Going for an imaginary jaunt through an art gallery of one picture...

Categories: artwork, general-stuff

Tags: Sylver, comics

Date: 20 February 2009 11:44:44

Nearly there on Sylver, 20 pages to go - in terms of re-jigging characters that is, typing (sigh) yet to come - and taking an achey breakey for a mo'. Get up, stretch, move about, sit back down and do a bit of blogging.

Prior to that I was having a mooch around le timewasternet and, somehow, found myself on a 2o00ad tribute site. Now, regular readers (hi mum and Ian :) ) will know that 2000ad was possibly the most formative collection of art for me but I didn't know if I've mentioned THAT image. Because, surprisingly, there was one image, and one image alone, that changed me around from doodler to determined wannabe artist. I did mention going up to Forbidden PLanet to get the artists scrawl on a sketchpad of mine but that picture.

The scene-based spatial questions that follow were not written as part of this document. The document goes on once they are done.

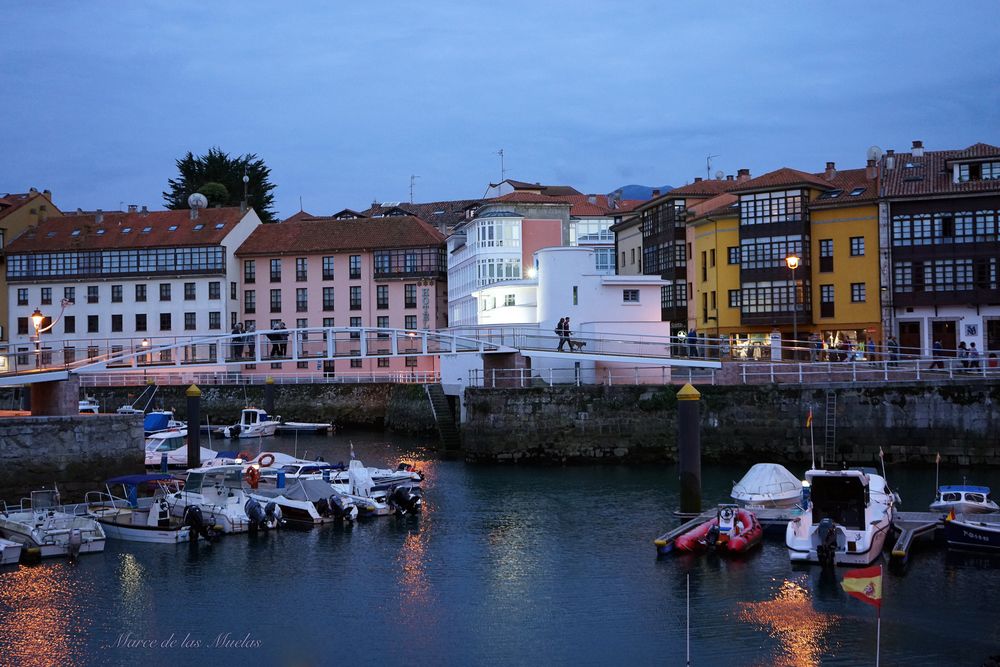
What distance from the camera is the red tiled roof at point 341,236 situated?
9162 centimetres

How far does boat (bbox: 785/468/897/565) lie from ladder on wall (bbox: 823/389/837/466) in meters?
17.4

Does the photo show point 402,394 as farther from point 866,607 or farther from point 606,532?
point 866,607

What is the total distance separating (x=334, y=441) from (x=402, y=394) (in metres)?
6.34

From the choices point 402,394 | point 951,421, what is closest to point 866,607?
point 951,421

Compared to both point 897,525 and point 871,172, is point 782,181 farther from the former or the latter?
point 897,525

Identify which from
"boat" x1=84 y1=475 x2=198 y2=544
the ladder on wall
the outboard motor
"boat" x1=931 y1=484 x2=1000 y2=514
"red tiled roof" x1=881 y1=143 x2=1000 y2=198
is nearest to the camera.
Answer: the outboard motor

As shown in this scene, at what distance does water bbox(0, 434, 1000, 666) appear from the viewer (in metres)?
23.3

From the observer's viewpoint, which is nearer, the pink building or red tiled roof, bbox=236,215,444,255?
the pink building

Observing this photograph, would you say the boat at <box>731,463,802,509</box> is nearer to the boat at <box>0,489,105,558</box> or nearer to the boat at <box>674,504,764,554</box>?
the boat at <box>674,504,764,554</box>

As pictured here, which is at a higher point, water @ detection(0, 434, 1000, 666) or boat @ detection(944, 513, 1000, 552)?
boat @ detection(944, 513, 1000, 552)

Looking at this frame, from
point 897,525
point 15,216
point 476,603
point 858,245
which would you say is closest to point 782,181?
point 858,245

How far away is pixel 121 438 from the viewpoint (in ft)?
137

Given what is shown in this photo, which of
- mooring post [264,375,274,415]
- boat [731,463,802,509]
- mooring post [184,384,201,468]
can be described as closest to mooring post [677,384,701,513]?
boat [731,463,802,509]

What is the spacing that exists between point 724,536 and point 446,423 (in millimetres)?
27637
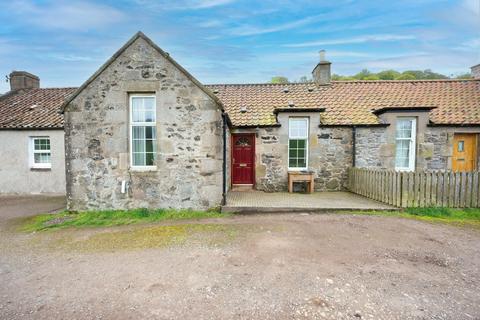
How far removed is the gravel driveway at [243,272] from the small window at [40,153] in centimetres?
641

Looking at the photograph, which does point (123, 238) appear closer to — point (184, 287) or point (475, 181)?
point (184, 287)

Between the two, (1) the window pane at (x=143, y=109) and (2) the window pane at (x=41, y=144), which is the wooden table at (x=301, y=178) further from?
(2) the window pane at (x=41, y=144)

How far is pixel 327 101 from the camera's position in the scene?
43.7 ft

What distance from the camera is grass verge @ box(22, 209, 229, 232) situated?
296 inches

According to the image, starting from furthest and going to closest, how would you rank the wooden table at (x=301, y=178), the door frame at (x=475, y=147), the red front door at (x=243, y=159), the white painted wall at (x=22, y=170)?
1. the red front door at (x=243, y=159)
2. the white painted wall at (x=22, y=170)
3. the door frame at (x=475, y=147)
4. the wooden table at (x=301, y=178)

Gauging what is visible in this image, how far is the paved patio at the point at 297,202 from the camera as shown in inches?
332

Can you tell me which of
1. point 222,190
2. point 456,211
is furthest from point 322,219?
point 456,211

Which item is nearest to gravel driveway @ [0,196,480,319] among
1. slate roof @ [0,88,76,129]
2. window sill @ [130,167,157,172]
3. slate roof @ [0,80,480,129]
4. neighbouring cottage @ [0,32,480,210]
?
neighbouring cottage @ [0,32,480,210]

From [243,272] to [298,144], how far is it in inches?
339

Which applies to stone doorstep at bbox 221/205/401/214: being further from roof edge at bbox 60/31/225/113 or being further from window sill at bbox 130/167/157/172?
roof edge at bbox 60/31/225/113

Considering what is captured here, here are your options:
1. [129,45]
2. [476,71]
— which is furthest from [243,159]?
[476,71]

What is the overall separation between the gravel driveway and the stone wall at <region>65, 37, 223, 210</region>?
1.65 meters

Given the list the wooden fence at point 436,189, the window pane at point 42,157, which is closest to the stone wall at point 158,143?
the window pane at point 42,157

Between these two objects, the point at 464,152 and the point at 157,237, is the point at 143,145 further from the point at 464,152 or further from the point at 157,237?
the point at 464,152
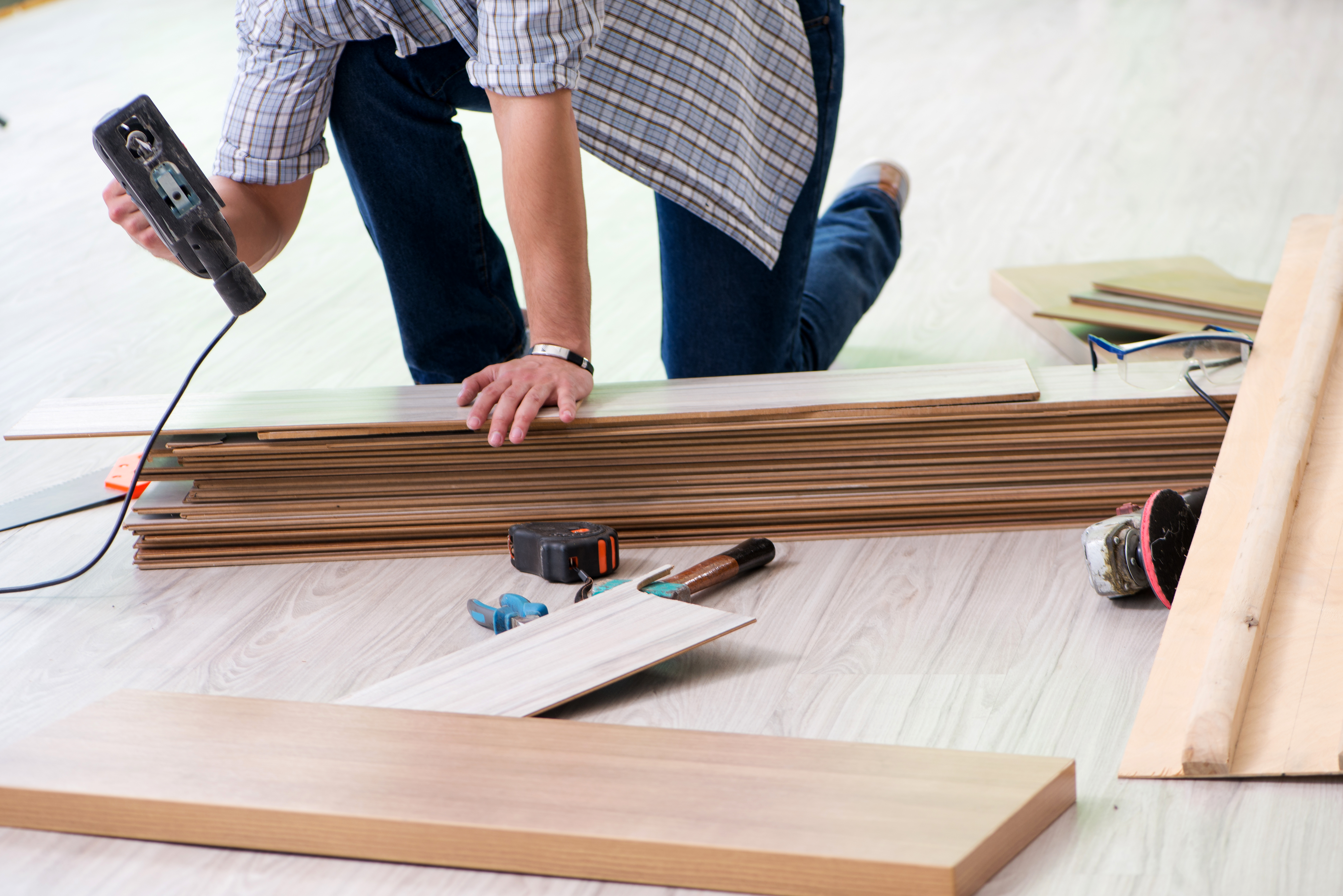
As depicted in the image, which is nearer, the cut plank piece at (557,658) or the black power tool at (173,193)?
the cut plank piece at (557,658)


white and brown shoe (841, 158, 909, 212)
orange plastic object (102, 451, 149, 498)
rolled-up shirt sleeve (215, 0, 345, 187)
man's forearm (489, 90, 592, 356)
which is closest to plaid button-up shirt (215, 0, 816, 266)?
rolled-up shirt sleeve (215, 0, 345, 187)

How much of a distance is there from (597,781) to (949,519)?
2.39 ft

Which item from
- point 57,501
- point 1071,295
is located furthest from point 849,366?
point 57,501

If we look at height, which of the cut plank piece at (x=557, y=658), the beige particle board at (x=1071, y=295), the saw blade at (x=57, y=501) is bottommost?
the beige particle board at (x=1071, y=295)

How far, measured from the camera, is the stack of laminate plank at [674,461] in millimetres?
1551

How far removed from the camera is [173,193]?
1491 mm

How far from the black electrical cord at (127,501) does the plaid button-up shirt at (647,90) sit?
13.6 inches

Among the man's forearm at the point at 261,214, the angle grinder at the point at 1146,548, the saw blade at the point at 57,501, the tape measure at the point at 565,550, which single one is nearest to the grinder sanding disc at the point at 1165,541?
the angle grinder at the point at 1146,548

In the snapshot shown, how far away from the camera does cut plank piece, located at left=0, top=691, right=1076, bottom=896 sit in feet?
3.16

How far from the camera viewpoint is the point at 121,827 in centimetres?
109

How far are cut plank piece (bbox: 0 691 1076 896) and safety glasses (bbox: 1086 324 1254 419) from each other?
69 cm

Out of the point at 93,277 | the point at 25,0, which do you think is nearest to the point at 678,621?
the point at 93,277

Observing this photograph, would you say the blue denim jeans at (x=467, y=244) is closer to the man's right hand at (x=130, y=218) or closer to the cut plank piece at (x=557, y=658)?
the man's right hand at (x=130, y=218)

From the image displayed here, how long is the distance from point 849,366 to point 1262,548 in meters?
1.19
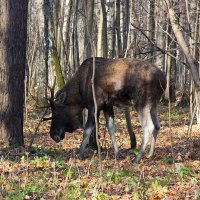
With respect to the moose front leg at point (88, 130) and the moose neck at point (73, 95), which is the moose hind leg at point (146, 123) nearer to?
the moose front leg at point (88, 130)

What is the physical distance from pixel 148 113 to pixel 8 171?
11.0 ft

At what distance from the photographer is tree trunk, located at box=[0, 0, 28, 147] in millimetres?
10305

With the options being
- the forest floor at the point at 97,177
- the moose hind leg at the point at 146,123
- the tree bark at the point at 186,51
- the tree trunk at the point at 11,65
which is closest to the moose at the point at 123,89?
the moose hind leg at the point at 146,123

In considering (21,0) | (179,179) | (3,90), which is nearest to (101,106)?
(3,90)

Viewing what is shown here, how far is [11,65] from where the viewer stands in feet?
33.9

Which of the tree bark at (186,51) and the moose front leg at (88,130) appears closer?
the tree bark at (186,51)

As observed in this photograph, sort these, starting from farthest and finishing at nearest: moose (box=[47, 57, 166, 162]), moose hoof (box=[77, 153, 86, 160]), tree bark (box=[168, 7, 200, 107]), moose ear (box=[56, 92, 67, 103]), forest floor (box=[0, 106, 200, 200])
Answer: moose ear (box=[56, 92, 67, 103]), moose (box=[47, 57, 166, 162]), moose hoof (box=[77, 153, 86, 160]), tree bark (box=[168, 7, 200, 107]), forest floor (box=[0, 106, 200, 200])

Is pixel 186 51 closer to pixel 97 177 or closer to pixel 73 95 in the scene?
pixel 97 177

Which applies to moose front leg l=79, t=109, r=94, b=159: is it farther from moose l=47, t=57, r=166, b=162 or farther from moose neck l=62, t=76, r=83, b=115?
moose neck l=62, t=76, r=83, b=115

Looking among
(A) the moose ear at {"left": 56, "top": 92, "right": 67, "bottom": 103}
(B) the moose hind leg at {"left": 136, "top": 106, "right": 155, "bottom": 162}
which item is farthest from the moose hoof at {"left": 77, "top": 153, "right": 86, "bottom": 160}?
(A) the moose ear at {"left": 56, "top": 92, "right": 67, "bottom": 103}

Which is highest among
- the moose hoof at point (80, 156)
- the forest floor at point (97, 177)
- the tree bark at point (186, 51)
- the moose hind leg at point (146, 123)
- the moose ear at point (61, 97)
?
the tree bark at point (186, 51)

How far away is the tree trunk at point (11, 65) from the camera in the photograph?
10.3 m

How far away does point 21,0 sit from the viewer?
10.5m

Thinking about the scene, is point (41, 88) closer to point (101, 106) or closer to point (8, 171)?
point (101, 106)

Wow. The Scret of Nimh made me want to be an animator, that was earlier and equally imprinted on my mind, but one picture alone made me hold a pencil in my hand for every waking moment after I had seen it.

Can't find it on the webs, which is a bit of a shame as it should be on someone's gallery somewhere, but in a strip called 'City of the Damned' I jumped into 2000ad for the first time, half way through the stories telling. In the centre of the comic, as a splash page, was an image of the hero, Judge Joe Dredd, precursor of Jack Bauer himself for all the diplomacy and gentleness he brought to the table, struggling across a burning, jagged floor, too tired to stand, blinded by monsters, near death. The words said something like "For you are a Judge.... And it is your duty" giving him all the motivation I needed to understand having seen the character for the very first time.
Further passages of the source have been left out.